Shake, shake, shake.“Dex,” someone whispers.
I groan, squinting my eyes open and experiencing a moment of confusion. Where the heck am I? Why am I not in my bed? And who’s shaking me?
“Dex, wake up!”
And then it clicks. The resort for the wedding, the couch, which means…
“Maya, what are you doing?” I say.
“Oh, you’re awake!”
“I am now,” I groan. “Why are you awake?”
She snorts. “You mean aside from the fact that I woke up leaking milk thirty minutes ago because my poor bosoms are used to nighttime feedings? Which is super uncomfortable, by the way. It’s like rocks hanging off of your chest, and they hurt, and they’re messy.”
I’m not awake enough to handle that information. “I—what? Okay. Well, what else is going on? Is something wrong?”
“No,” she says, and even though it’s still completely dark in our room, I can hear from her voice that she’s excited about something. “I just wanted to see if you want to come to the beach with me. I’m going to see the sunrise. Want to come?”

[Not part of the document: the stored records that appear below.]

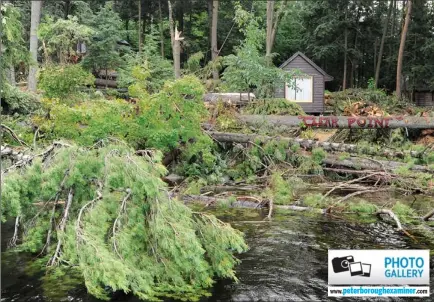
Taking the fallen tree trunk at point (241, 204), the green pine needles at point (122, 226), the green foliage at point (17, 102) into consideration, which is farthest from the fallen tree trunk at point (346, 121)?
the green pine needles at point (122, 226)

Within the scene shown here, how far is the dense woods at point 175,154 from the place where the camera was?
556cm

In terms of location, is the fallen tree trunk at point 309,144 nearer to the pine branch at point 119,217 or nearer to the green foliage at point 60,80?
the green foliage at point 60,80

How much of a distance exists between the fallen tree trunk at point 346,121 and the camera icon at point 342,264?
8986 millimetres

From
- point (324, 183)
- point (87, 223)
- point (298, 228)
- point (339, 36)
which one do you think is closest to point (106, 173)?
point (87, 223)

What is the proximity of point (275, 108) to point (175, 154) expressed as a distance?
4.92 m

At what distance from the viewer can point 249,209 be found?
33.8 feet

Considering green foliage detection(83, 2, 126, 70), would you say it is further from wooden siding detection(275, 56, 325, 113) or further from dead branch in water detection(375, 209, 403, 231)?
dead branch in water detection(375, 209, 403, 231)

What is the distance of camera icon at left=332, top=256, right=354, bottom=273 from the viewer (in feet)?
18.8

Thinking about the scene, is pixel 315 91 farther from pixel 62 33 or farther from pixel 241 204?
pixel 241 204

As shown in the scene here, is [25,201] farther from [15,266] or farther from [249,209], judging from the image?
[249,209]

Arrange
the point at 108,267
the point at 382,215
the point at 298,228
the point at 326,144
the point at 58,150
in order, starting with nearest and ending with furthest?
the point at 108,267 → the point at 58,150 → the point at 298,228 → the point at 382,215 → the point at 326,144

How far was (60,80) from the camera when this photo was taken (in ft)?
47.0

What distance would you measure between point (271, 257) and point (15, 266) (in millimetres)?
3745

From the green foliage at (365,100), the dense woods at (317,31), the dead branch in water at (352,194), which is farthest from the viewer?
the dense woods at (317,31)
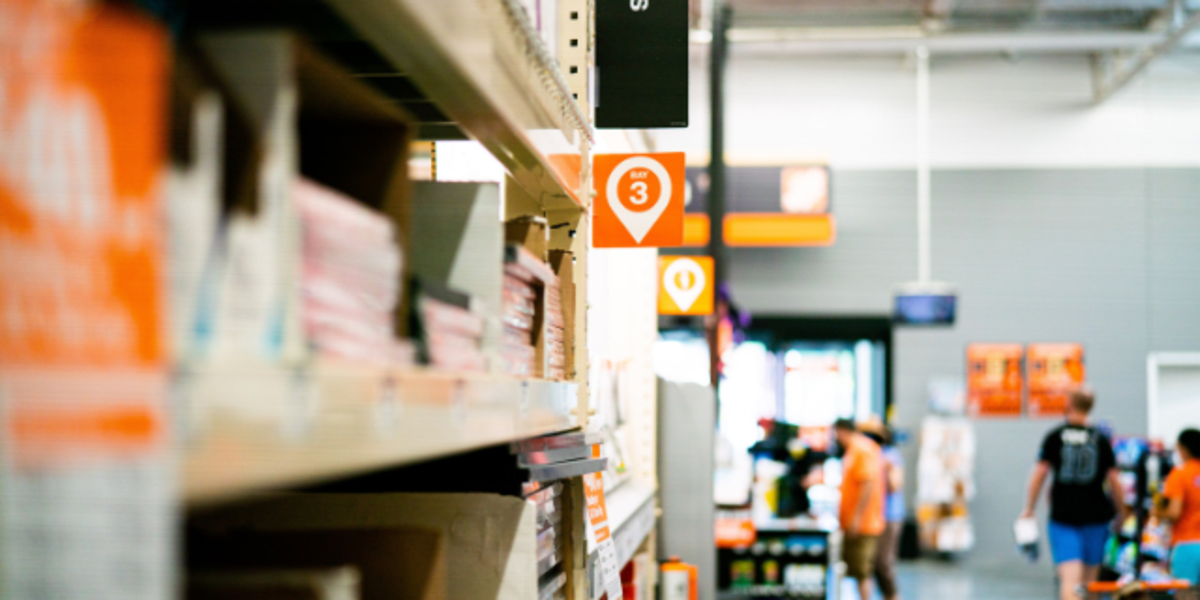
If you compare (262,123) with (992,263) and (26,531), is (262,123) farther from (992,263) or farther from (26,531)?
(992,263)

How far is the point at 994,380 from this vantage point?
1368 centimetres

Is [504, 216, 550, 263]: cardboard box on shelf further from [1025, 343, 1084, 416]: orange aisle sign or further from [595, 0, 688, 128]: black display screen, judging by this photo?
[1025, 343, 1084, 416]: orange aisle sign

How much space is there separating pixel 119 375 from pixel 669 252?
13.3m

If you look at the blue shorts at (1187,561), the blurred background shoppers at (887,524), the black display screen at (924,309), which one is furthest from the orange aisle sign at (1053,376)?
the blue shorts at (1187,561)

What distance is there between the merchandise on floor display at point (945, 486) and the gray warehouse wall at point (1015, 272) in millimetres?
450

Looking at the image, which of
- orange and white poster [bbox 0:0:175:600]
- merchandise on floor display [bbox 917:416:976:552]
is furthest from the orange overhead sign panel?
orange and white poster [bbox 0:0:175:600]

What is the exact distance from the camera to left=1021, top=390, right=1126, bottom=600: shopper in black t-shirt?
7445mm

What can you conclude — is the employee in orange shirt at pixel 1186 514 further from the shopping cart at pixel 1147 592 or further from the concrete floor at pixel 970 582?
the concrete floor at pixel 970 582

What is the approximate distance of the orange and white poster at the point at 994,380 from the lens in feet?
44.8

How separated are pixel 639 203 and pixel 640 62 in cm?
82

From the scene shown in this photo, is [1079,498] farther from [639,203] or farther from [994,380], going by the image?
[994,380]

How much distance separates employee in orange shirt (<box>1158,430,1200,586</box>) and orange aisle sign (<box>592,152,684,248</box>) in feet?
13.8

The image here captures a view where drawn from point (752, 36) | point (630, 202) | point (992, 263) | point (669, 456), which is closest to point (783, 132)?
point (752, 36)

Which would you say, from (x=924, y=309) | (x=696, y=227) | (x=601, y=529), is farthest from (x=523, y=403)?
(x=924, y=309)
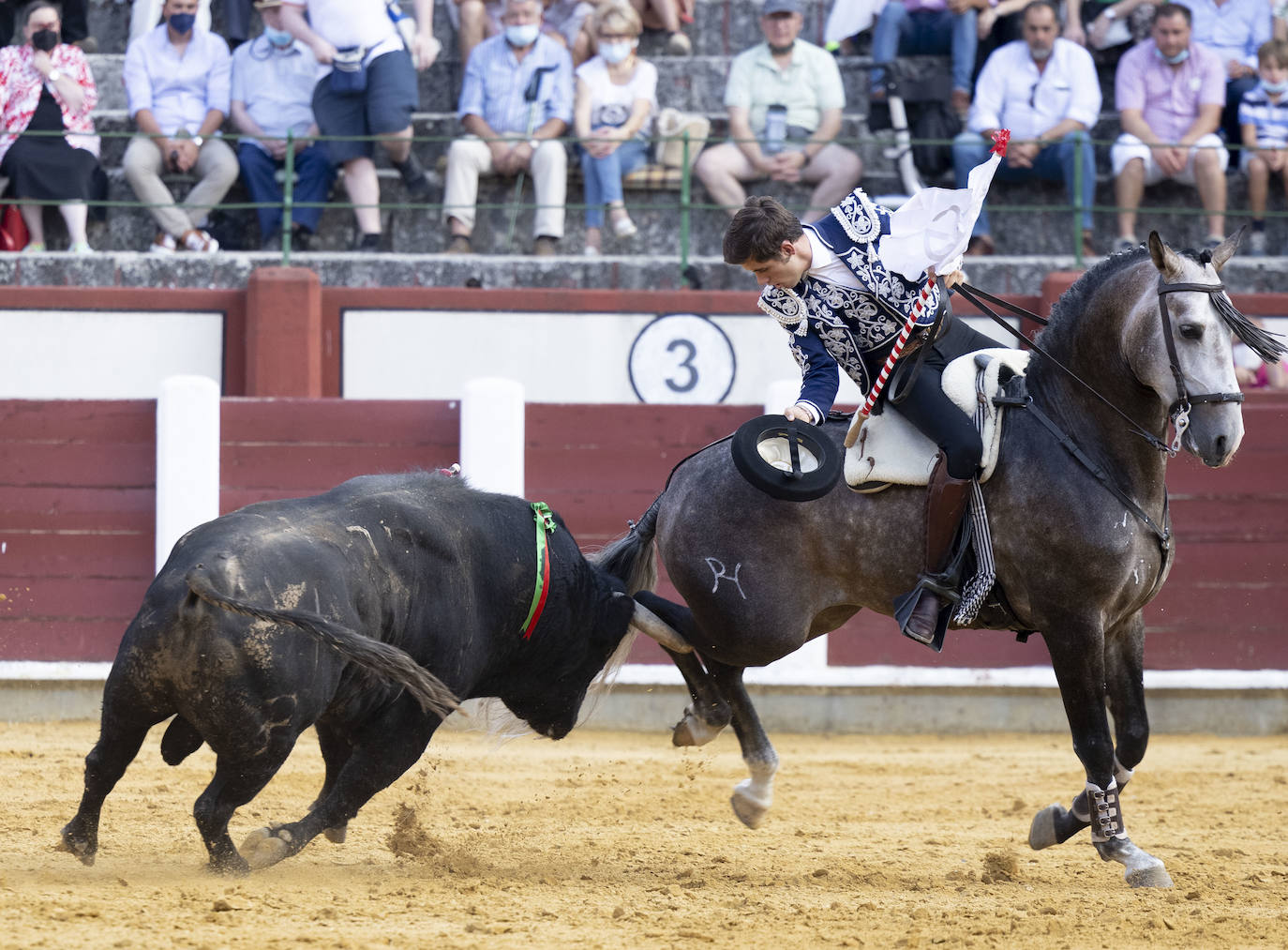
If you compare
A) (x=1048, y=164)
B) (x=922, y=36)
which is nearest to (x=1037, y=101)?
(x=1048, y=164)

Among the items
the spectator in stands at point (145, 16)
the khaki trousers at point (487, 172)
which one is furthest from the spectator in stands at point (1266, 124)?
the spectator in stands at point (145, 16)

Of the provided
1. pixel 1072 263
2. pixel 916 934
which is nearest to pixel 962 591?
pixel 916 934

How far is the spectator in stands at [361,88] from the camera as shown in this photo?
8547mm

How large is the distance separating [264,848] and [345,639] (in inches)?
28.9

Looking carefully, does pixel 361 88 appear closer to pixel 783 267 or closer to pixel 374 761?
pixel 783 267

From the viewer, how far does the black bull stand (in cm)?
356

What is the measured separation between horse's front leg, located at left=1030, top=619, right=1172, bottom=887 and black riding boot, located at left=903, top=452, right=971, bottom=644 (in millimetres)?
313

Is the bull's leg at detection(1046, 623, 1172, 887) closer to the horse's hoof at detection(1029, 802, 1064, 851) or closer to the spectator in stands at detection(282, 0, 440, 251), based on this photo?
the horse's hoof at detection(1029, 802, 1064, 851)

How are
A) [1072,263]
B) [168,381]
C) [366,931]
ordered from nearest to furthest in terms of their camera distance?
[366,931] < [168,381] < [1072,263]

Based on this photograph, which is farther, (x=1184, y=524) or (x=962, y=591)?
(x=1184, y=524)

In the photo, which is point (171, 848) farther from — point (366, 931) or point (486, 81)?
point (486, 81)

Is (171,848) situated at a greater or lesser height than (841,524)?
lesser

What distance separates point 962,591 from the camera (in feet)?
13.6

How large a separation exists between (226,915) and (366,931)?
0.31 metres
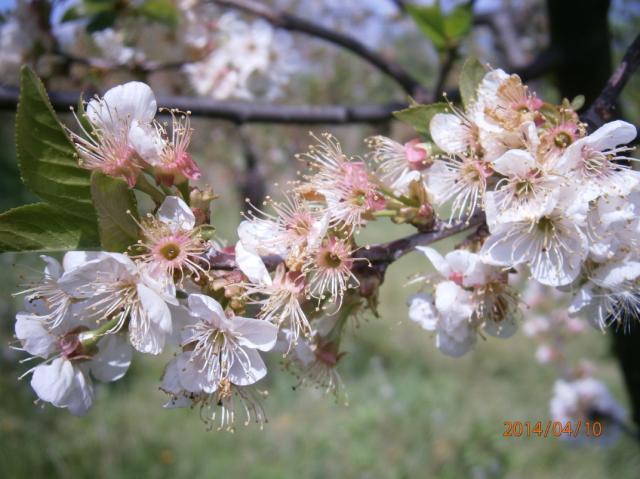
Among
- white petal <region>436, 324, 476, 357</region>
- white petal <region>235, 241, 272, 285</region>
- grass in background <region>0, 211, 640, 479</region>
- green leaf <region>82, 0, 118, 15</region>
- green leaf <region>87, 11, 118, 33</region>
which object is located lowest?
grass in background <region>0, 211, 640, 479</region>

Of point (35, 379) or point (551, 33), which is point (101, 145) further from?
point (551, 33)

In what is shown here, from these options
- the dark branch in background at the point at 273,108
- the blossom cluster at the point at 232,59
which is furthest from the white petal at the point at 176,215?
the blossom cluster at the point at 232,59

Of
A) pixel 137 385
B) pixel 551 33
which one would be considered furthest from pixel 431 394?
pixel 551 33

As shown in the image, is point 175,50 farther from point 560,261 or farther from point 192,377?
point 560,261

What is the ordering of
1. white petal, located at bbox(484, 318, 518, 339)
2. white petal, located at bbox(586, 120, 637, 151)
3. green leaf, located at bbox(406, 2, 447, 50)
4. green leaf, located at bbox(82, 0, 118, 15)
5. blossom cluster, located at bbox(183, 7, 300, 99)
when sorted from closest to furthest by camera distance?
white petal, located at bbox(586, 120, 637, 151)
white petal, located at bbox(484, 318, 518, 339)
green leaf, located at bbox(406, 2, 447, 50)
green leaf, located at bbox(82, 0, 118, 15)
blossom cluster, located at bbox(183, 7, 300, 99)

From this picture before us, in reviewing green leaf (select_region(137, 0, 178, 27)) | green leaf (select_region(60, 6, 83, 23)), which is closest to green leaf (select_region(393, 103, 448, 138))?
green leaf (select_region(137, 0, 178, 27))

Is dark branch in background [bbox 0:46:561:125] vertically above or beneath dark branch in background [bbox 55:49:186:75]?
above

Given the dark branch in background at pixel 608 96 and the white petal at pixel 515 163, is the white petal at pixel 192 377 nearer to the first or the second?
the white petal at pixel 515 163

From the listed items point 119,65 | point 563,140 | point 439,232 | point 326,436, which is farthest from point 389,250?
point 326,436

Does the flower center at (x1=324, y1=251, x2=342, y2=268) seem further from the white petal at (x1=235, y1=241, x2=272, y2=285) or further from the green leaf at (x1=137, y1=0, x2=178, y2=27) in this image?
the green leaf at (x1=137, y1=0, x2=178, y2=27)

“No,” I say, grabbing the nearest pillow and pulling it over my face. “I want to go back to bed.” My voice is muffled now, but it’s intelligible, because Maya says,
“Oh. Okay.”
And is that…does she sound disappointed?
My more human self wars with half-asleep Dex, and I remove the pillow from over my face. “Why?” is all I can manage to get out.
“Why am I going to see the sunrise?” she says.
“Mmm.”
“Because I’ve never seen the sun rise over the ocean before, and I’ve been wanting to. And it’s going to be so gorgeous!” she says. “You don’t have to come, but I’m going.”
As my brain begins to wake up more thoroughly, I sigh. I can’t very well send her out alone in the dark. It’s unsafe—but more than that, it’s kind of…well, sad. Plus…she really did sound disappointed. “Wait,” I say, my voice still thick and groggy. “Just—wait for me. Don’t go down there by yourself.”